Sarebbe questa la strada per sollecitare nel modo più spontaneo possibile una reazione popolare in risposta alle crescenti violenze di strada. Non passa settimana che la cronaca non riporti di aggressioni brutali a Mestre o a Milano, ma se ai casi isolati si affiancassero le devastazioni e le intimidazioni di interi gruppi di immigrati accompagnati da militanti di sinistra, allora le cose potrebbero andare nella direzione di scontro aperto con gli autoctoni per il semplice controllo del territorio e la sopravvivenza.
Può darsi che si tratti solo di esagerazioni, ma quando un episodio si ripete con le stesse modalità e in intensità crescente nel tempo, ciò sta a indicare che vi è una dinamica in corso. Forse questa non sarà rigidamente controllata, forse si lascerà che le cose vadano da sé, ma sembra possibile se non probabile che la pressione contro l’identità dei popoli europei andrà crescendo, costringendo o a una reazione che, se non strategica e progettuale, non porterà a nulla di buono.
Le reazioni, specie se sull’onda dell’emotività, devono sempre essere evitate. Ciò che fin da ora si può fare è non limitarsi a opporsi allo stato di cose attuale, ma tentare di fornire un modello di vita alternativo, quanto più possibile autosufficiente e in grado di reggere a periodi di crisi e pericolo.
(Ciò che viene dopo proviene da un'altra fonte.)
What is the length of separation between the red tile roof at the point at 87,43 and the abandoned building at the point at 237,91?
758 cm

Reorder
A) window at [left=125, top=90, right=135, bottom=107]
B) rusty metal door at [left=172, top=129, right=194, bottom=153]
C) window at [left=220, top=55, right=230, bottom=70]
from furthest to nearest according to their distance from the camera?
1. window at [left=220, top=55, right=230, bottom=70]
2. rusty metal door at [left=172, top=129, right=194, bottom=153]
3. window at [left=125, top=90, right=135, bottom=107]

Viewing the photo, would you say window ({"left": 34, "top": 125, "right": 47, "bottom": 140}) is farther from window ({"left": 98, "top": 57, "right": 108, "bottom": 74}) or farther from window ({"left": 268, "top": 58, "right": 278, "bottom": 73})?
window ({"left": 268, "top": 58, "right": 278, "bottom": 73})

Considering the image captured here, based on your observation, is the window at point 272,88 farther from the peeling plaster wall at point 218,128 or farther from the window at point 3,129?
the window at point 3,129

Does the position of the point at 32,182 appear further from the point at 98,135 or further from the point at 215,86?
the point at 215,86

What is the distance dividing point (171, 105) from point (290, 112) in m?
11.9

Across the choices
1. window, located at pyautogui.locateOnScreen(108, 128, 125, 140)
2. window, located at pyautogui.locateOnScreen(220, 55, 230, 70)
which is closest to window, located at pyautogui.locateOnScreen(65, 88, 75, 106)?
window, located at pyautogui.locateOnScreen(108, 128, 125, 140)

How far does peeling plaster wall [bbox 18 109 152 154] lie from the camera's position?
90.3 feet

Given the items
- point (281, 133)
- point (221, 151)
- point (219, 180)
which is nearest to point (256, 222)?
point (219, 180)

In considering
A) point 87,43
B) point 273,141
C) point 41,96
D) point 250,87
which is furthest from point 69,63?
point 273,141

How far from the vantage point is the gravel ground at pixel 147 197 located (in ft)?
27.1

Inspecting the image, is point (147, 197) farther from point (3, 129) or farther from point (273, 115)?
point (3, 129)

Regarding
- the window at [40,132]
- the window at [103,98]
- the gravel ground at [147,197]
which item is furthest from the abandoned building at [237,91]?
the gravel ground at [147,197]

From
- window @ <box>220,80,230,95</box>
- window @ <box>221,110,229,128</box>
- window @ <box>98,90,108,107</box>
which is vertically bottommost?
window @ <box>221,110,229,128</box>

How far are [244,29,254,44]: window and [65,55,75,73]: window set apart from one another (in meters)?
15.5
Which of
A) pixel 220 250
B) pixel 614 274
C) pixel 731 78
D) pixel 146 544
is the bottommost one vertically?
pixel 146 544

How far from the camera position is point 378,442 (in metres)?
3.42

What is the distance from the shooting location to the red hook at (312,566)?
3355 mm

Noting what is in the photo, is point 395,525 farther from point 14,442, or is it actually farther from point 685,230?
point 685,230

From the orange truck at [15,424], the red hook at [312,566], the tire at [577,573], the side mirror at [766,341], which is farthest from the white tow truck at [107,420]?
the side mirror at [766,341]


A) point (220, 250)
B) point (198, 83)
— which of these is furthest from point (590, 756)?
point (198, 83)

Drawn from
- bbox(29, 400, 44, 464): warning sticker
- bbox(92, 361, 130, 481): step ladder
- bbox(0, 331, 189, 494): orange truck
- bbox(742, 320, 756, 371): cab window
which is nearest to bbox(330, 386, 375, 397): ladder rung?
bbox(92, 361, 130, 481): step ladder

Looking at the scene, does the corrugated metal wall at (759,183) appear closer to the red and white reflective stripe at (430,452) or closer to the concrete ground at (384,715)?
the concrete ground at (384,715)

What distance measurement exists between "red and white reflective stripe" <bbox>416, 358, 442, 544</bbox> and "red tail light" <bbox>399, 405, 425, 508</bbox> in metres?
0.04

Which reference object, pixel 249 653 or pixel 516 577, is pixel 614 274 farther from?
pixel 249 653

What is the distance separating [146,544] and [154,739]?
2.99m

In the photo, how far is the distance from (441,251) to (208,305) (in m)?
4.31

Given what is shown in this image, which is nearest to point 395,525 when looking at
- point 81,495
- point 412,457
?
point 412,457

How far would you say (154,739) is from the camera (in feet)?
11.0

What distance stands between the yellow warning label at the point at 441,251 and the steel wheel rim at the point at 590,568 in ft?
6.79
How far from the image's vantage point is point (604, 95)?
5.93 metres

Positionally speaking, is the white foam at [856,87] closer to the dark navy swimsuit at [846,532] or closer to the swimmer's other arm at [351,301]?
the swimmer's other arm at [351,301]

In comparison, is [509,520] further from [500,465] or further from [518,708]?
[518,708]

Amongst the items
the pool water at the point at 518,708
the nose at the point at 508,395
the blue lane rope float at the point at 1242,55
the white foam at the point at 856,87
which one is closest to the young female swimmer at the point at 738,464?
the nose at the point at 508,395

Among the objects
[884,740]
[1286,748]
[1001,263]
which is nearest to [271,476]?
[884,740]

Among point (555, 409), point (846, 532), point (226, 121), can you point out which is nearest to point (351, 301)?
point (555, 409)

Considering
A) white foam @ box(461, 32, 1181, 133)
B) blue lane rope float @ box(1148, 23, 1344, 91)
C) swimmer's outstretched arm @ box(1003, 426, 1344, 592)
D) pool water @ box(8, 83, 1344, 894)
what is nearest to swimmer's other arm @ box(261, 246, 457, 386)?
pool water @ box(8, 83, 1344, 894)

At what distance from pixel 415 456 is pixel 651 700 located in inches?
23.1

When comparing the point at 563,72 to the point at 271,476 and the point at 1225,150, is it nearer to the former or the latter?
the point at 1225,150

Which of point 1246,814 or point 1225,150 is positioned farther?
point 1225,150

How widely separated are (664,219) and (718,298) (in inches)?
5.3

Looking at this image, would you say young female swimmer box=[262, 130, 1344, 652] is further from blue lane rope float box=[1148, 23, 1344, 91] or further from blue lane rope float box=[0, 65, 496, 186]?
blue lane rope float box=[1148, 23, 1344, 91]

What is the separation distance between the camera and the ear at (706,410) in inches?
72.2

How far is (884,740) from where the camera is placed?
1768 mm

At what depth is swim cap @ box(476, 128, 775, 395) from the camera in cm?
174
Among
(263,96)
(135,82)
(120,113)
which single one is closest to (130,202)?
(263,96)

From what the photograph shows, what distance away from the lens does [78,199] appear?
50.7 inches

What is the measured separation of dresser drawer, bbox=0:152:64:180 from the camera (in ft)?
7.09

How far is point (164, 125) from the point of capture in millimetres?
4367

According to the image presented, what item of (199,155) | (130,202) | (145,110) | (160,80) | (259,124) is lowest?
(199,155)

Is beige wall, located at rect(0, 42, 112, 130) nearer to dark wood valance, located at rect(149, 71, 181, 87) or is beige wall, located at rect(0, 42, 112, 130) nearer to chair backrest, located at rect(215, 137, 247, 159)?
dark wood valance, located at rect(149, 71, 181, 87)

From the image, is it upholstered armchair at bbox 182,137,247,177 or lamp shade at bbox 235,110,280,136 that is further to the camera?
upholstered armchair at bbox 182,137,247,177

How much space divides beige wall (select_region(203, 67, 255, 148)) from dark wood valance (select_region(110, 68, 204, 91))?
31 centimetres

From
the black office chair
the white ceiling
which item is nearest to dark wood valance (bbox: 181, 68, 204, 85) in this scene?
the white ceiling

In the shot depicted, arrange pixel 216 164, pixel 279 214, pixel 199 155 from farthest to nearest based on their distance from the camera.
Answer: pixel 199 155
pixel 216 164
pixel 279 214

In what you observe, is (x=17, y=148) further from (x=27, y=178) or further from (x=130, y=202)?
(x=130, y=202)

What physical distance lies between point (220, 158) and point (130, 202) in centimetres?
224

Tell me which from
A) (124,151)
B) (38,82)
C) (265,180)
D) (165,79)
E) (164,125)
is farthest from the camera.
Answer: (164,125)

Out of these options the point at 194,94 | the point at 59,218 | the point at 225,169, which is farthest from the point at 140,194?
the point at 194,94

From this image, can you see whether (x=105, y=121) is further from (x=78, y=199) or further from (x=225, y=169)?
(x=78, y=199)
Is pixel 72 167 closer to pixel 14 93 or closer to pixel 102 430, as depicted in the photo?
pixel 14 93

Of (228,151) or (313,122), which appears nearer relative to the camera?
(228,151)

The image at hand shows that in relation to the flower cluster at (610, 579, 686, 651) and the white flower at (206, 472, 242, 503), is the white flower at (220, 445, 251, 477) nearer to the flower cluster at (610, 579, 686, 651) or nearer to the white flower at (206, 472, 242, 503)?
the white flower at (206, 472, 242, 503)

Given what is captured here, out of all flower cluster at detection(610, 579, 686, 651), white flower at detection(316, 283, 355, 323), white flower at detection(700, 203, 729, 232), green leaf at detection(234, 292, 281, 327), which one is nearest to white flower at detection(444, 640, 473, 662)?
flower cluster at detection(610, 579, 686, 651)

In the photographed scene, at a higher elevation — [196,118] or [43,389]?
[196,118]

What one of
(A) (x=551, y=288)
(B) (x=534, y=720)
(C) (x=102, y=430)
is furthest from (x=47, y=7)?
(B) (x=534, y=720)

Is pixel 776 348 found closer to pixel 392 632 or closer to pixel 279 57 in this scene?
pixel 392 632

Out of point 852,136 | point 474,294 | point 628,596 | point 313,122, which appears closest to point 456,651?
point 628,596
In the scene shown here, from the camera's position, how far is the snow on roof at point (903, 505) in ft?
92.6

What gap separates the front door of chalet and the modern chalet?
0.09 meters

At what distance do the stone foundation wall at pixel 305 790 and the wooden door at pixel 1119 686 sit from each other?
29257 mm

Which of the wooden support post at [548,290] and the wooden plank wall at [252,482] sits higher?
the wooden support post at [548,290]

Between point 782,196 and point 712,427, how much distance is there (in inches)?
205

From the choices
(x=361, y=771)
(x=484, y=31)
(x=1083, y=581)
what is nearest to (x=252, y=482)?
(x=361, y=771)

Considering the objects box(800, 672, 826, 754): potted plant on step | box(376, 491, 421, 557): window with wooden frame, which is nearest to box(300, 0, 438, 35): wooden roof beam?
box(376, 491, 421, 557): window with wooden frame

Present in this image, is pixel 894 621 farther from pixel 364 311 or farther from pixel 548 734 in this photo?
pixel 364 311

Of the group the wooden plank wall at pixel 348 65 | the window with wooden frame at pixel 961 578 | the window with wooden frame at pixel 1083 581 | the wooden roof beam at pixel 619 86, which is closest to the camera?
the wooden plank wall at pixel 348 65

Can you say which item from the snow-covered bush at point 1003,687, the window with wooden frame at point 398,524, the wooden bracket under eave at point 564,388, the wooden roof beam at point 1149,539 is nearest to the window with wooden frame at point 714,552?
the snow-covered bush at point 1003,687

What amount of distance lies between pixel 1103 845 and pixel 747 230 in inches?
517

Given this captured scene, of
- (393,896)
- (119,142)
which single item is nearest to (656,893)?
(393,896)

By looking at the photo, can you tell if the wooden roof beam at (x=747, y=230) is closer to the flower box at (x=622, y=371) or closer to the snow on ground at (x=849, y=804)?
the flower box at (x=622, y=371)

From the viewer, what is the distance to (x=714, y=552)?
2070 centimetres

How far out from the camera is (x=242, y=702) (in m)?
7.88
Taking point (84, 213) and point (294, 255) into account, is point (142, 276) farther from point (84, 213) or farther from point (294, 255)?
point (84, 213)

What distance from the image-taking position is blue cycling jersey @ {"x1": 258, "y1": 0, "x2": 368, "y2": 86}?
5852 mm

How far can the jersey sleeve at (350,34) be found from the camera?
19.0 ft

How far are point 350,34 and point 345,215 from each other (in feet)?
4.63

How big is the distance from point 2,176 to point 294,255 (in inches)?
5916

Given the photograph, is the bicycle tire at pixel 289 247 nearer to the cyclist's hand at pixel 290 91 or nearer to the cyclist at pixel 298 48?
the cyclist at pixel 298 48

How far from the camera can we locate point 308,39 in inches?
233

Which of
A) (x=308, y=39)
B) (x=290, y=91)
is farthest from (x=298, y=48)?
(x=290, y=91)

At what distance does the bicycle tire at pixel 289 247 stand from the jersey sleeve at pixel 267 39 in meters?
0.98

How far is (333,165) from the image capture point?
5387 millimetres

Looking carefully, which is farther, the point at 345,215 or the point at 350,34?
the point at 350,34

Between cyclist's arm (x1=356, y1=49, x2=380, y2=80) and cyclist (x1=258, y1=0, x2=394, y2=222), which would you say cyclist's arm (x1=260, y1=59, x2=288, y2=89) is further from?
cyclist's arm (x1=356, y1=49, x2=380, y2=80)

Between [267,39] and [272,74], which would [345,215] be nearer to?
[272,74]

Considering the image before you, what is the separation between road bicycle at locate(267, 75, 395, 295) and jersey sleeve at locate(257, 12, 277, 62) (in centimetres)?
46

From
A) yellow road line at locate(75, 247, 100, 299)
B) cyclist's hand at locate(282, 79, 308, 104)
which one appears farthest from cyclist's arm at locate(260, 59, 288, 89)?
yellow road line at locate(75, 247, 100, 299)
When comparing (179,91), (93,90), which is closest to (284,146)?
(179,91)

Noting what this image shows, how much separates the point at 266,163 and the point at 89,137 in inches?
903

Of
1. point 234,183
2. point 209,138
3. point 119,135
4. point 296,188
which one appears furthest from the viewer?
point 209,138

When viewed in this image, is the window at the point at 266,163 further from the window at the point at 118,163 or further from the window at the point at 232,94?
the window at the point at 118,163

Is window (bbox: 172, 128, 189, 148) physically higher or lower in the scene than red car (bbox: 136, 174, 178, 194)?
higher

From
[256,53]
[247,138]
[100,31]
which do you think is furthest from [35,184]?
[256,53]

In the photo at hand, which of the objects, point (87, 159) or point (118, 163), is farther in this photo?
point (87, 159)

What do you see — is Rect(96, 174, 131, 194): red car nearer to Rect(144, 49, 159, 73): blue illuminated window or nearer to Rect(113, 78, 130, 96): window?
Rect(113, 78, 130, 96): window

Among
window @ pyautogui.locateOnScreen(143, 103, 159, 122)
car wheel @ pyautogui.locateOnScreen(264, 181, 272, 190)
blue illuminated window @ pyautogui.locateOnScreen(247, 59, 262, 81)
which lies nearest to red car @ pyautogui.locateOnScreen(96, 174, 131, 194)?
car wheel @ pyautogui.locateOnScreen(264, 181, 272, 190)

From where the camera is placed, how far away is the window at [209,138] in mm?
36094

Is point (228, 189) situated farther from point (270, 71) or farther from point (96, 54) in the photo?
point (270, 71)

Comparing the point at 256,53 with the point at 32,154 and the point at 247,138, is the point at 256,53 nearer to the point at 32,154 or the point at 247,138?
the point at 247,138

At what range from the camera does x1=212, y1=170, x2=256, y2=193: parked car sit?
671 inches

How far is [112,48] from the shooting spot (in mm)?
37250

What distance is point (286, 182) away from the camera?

I nuclei vivi in cui si assicura la cultura di un popolo sono il clan, la famiglia e la comunità. Sono strutture su cui è possibile lavorare, sviluppandole non come scialuppe d’emergenza, ma concependole come nuclei vivi operanti nel mondo, in grado di diffondere un esempio di bellezza, coraggio, operosità ed equilibrio.
Considerato quanto in profondità le istituzioni siano impregnate della stessa visione del mondo operante attraverso gli atti di estremismo sopra discussi, appare sempre più difficile pensare a una risposta costruttiva da parte dell’attuale classe gestionale. È forse ormai una pia utopia credere che esistano organi istituzionali sani, dato che spesso si tratta di singoli individui i cui tentativi di arginare fenomeni disgregativi vengono ben presto soffocati e supervisionati dalla forza del numero. Pertanto il punto di partenza, l’ancoraggio sicuro, è la comunità resiliente, quella cioè che può considerarsi autosufficiente sotto ogni punto di vista.